» EXERCISE PROMPT:
Using the records below, give again exactly the lines from the line that contains "site 632, 2012-08-11" through the line that contains "site TSW_S3_KA02, 3-frame burst.", both ends included, and only those.

» GIVEN DATA:
--*--

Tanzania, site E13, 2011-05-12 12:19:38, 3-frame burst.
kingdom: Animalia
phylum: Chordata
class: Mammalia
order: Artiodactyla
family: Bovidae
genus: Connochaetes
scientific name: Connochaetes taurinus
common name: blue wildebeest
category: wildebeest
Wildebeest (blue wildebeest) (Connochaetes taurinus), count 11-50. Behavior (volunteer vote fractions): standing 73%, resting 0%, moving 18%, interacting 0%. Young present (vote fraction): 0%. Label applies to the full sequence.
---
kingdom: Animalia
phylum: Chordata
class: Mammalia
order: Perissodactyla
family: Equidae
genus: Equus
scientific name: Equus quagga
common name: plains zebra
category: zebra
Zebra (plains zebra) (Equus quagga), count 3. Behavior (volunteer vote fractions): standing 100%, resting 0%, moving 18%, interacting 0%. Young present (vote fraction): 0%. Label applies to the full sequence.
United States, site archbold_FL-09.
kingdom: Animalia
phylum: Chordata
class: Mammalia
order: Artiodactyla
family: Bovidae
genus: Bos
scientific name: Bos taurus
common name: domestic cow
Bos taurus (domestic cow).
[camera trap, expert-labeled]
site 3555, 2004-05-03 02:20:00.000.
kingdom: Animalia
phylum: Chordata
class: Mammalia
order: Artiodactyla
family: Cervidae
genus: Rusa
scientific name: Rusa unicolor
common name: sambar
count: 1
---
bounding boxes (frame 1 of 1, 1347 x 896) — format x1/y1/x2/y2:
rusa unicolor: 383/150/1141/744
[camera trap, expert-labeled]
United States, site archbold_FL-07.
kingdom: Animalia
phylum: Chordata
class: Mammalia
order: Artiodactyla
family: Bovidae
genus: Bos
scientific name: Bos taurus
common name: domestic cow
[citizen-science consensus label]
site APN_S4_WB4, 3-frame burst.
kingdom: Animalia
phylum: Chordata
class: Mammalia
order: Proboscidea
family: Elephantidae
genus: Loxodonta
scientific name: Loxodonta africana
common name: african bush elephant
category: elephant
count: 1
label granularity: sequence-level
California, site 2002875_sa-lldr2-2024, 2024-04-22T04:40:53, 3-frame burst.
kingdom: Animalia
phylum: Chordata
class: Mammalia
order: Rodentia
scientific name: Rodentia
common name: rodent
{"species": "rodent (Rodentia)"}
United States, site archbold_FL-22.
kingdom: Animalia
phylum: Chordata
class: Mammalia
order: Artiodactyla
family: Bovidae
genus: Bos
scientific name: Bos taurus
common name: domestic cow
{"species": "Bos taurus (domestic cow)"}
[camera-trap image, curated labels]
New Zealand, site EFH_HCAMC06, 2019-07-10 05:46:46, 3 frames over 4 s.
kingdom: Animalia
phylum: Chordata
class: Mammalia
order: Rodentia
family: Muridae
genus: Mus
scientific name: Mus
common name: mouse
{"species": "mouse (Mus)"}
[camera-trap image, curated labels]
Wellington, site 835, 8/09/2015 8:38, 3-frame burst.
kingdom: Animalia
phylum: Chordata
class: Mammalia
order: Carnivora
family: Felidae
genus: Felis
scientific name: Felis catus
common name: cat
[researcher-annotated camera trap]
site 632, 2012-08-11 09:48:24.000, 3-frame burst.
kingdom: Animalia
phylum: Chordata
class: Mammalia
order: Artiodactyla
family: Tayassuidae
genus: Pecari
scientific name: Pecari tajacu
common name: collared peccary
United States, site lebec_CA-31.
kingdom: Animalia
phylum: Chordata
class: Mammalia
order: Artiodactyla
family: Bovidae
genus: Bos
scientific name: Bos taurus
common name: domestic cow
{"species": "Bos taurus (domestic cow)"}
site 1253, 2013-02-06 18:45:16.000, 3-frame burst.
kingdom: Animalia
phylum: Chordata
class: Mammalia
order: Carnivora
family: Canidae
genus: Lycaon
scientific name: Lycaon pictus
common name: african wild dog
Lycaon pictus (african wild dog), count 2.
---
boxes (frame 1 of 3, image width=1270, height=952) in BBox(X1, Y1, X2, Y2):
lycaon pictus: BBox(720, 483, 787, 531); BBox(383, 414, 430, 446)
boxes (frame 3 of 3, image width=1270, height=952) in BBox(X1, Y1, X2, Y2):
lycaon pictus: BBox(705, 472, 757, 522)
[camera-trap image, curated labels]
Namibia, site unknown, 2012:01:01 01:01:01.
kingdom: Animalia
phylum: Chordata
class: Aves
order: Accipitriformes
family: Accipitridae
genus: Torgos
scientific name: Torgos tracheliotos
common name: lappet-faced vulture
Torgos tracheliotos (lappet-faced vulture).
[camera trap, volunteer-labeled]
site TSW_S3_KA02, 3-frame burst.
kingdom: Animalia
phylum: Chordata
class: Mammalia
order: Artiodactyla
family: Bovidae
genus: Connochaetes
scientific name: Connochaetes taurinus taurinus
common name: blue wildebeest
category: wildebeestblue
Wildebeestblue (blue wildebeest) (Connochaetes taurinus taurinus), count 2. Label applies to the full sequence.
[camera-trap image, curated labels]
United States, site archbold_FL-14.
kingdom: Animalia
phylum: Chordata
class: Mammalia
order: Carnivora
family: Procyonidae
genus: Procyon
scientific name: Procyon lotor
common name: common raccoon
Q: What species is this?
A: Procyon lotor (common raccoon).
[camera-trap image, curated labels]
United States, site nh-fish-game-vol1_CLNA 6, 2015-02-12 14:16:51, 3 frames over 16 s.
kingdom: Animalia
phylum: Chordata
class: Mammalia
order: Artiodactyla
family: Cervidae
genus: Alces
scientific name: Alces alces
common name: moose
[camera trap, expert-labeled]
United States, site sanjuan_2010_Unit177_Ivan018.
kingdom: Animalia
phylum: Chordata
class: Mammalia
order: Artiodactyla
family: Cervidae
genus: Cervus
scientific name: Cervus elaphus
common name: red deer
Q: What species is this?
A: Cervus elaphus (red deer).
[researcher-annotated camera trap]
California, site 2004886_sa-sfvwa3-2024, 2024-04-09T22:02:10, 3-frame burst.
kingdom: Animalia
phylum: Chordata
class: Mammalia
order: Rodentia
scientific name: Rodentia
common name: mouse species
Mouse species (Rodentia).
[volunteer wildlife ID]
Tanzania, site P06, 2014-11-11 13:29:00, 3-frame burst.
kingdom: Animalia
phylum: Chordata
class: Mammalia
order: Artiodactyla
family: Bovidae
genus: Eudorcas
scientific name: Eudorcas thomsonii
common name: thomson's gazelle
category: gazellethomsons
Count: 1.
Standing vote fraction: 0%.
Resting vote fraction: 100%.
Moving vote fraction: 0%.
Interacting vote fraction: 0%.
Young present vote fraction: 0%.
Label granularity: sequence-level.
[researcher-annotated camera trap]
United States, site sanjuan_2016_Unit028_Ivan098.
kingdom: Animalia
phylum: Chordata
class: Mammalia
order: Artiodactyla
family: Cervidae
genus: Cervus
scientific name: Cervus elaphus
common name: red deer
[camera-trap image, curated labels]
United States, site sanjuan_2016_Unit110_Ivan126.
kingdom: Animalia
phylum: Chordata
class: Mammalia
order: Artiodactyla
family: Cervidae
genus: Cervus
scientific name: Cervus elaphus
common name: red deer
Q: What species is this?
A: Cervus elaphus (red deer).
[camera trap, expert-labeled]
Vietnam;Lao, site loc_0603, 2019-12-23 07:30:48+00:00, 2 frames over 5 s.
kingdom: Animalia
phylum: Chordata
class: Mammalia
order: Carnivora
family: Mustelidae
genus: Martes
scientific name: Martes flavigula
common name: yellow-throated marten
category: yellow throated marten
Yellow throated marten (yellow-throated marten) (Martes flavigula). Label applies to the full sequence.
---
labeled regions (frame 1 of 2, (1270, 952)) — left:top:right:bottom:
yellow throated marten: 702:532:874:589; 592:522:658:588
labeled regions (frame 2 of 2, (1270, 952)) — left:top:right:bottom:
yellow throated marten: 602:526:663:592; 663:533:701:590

--*--

» FINISHED TASK:
site 632, 2012-08-11 09:48:24.000, 3-frame burst.
kingdom: Animalia
phylum: Chordata
class: Mammalia
order: Artiodactyla
family: Tayassuidae
genus: Pecari
scientific name: Pecari tajacu
common name: collared peccary
United States, site lebec_CA-31.
kingdom: Animalia
phylum: Chordata
class: Mammalia
order: Artiodactyla
family: Bovidae
genus: Bos
scientific name: Bos taurus
common name: domestic cow
{"species": "Bos taurus (domestic cow)"}
site 1253, 2013-02-06 18:45:16.000, 3-frame burst.
kingdom: Animalia
phylum: Chordata
class: Mammalia
order: Carnivora
family: Canidae
genus: Lycaon
scientific name: Lycaon pictus
common name: african wild dog
Lycaon pictus (african wild dog), count 2.
---
boxes (frame 1 of 3, image width=1270, height=952) in BBox(X1, Y1, X2, Y2):
lycaon pictus: BBox(720, 483, 787, 531); BBox(383, 414, 430, 446)
boxes (frame 3 of 3, image width=1270, height=952) in BBox(X1, Y1, X2, Y2):
lycaon pictus: BBox(705, 472, 757, 522)
[camera-trap image, curated labels]
Namibia, site unknown, 2012:01:01 01:01:01.
kingdom: Animalia
phylum: Chordata
class: Aves
order: Accipitriformes
family: Accipitridae
genus: Torgos
scientific name: Torgos tracheliotos
common name: lappet-faced vulture
Torgos tracheliotos (lappet-faced vulture).
[camera trap, volunteer-labeled]
site TSW_S3_KA02, 3-frame burst.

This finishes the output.